### PROVIDED DATA
-----

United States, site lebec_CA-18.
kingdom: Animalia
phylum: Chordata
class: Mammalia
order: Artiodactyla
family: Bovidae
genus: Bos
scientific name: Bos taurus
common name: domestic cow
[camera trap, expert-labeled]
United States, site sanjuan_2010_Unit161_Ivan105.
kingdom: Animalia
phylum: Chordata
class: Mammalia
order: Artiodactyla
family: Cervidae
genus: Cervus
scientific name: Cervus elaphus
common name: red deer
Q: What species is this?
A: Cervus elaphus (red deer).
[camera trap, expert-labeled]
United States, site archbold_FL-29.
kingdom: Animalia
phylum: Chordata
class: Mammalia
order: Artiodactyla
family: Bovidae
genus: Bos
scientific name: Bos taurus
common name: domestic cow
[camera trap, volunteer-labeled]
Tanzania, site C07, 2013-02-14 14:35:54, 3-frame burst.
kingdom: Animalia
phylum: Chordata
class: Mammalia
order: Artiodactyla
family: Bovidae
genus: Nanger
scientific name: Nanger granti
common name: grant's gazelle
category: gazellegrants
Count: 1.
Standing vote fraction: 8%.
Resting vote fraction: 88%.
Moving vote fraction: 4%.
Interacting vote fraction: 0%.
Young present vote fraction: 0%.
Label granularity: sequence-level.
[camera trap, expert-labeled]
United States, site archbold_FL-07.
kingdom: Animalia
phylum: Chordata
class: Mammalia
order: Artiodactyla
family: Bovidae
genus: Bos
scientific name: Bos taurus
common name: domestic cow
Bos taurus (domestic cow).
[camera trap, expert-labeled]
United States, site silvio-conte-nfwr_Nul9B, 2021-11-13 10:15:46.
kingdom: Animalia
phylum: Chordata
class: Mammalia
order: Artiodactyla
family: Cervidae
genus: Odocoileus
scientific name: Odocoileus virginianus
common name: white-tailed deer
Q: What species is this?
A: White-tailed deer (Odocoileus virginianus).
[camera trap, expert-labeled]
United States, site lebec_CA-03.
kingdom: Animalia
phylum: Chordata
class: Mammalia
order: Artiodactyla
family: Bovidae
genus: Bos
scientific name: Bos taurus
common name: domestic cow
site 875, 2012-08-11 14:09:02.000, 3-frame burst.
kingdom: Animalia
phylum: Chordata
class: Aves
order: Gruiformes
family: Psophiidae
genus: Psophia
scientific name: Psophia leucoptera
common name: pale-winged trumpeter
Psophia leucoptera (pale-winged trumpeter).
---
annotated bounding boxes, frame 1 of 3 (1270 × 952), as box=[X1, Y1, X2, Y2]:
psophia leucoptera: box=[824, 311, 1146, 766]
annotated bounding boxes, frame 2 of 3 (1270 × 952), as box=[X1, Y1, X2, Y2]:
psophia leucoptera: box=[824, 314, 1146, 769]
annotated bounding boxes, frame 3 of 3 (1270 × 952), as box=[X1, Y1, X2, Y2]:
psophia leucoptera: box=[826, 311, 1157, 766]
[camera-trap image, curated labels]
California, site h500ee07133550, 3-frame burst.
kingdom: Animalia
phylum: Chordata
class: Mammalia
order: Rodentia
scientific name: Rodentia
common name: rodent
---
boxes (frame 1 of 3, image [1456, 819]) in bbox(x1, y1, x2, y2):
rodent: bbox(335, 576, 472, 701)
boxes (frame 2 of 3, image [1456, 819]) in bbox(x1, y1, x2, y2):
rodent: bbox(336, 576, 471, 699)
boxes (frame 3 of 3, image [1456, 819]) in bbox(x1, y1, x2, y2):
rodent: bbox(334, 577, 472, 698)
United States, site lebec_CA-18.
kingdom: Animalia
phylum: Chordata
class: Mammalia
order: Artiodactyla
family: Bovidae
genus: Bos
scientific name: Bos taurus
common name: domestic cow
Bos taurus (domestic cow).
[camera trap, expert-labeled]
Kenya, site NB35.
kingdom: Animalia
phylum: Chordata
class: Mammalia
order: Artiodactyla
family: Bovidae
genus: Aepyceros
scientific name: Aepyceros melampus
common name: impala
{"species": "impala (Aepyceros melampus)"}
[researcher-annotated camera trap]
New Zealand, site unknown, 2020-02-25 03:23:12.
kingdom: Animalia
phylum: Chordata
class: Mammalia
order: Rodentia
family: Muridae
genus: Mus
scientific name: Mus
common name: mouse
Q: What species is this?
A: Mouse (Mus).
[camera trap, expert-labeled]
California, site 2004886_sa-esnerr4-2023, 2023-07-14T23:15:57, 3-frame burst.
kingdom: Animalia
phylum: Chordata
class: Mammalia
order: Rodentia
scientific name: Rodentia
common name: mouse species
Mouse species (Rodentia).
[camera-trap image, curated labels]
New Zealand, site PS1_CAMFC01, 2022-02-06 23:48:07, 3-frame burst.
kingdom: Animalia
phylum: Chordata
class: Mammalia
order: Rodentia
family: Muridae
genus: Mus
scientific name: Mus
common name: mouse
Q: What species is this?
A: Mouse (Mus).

-----

Please reply with an exact copy of the lines above, starting at the first and ending at the line that holds "Moving vote fraction: 4%.".

### TASK OUTPUT
United States, site lebec_CA-18.
kingdom: Animalia
phylum: Chordata
class: Mammalia
order: Artiodactyla
family: Bovidae
genus: Bos
scientific name: Bos taurus
common name: domestic cow
[camera trap, expert-labeled]
United States, site sanjuan_2010_Unit161_Ivan105.
kingdom: Animalia
phylum: Chordata
class: Mammalia
order: Artiodactyla
family: Cervidae
genus: Cervus
scientific name: Cervus elaphus
common name: red deer
Q: What species is this?
A: Cervus elaphus (red deer).
[camera trap, expert-labeled]
United States, site archbold_FL-29.
kingdom: Animalia
phylum: Chordata
class: Mammalia
order: Artiodactyla
family: Bovidae
genus: Bos
scientific name: Bos taurus
common name: domestic cow
[camera trap, volunteer-labeled]
Tanzania, site C07, 2013-02-14 14:35:54, 3-frame burst.
kingdom: Animalia
phylum: Chordata
class: Mammalia
order: Artiodactyla
family: Bovidae
genus: Nanger
scientific name: Nanger granti
common name: grant's gazelle
category: gazellegrants
Count: 1.
Standing vote fraction: 8%.
Resting vote fraction: 88%.
Moving vote fraction: 4%.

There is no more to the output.